“His attitude was more or less, ‘I speak from experience, and you newbies are in for a serious spanking,’” said Gabby Warshawer, who covered the debate for the Brooklyn real estate blog Brownstoner.
Other parts of town, meanwhile, are still yearning for some of Mr. Chang’s frank perspective.
Residents in the Bronx were miffed when the developer skipped public meetings and instead sent an attorney to answer questions about his proposed Comfort Inn on Webster Avenue, a project that, critics fear—given its remote location and the neighborhood’s seedy lodging history—could devolve into an hourly rate motel or makeshift homeless shelter.
Even subsequent protests failed to persuade Mr. Chang to show up.

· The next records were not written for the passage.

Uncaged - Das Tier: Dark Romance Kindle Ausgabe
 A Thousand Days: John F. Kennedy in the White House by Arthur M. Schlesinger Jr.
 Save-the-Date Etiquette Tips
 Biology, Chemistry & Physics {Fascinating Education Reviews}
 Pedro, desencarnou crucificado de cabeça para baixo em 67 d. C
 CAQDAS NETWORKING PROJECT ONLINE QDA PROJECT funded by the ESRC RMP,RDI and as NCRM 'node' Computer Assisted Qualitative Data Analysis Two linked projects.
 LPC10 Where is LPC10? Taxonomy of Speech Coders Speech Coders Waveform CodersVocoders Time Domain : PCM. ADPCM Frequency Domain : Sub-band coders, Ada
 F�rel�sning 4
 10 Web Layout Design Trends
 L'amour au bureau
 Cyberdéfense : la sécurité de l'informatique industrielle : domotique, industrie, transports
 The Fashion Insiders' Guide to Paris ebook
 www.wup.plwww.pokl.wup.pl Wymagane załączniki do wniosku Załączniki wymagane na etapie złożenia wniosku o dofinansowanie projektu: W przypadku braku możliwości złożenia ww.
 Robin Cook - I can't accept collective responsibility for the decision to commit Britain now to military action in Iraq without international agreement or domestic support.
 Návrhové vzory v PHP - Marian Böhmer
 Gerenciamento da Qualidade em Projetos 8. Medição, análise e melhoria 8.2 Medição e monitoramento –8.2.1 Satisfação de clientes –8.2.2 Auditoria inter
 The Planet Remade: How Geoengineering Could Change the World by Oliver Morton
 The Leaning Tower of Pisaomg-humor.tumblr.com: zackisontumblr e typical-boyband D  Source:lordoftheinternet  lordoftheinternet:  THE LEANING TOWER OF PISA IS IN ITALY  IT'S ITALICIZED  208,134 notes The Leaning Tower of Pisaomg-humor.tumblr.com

“When you’ve got the chairman of the Democratic Party, the borough president’s office, and the local city councilman all walking the picket line, saying, ‘Stop this hotel’—that would’ve been the ‘Aha!’ moment for me,” said Gregory Faulkner, chairman of the Bronx’s Community Board 7. “That would’ve been the time for me to go out there and meet with people.”
Next week, the board is scheduled to vote on a resolution expressing its opposition to Mr. Chang’s proposed hotel. Not that it stands much chance of ever stopping the McSam steamroller.
“It’s as-of-right,” Mr. Faulkner conceded, “so he’s perfectly able to build without us.”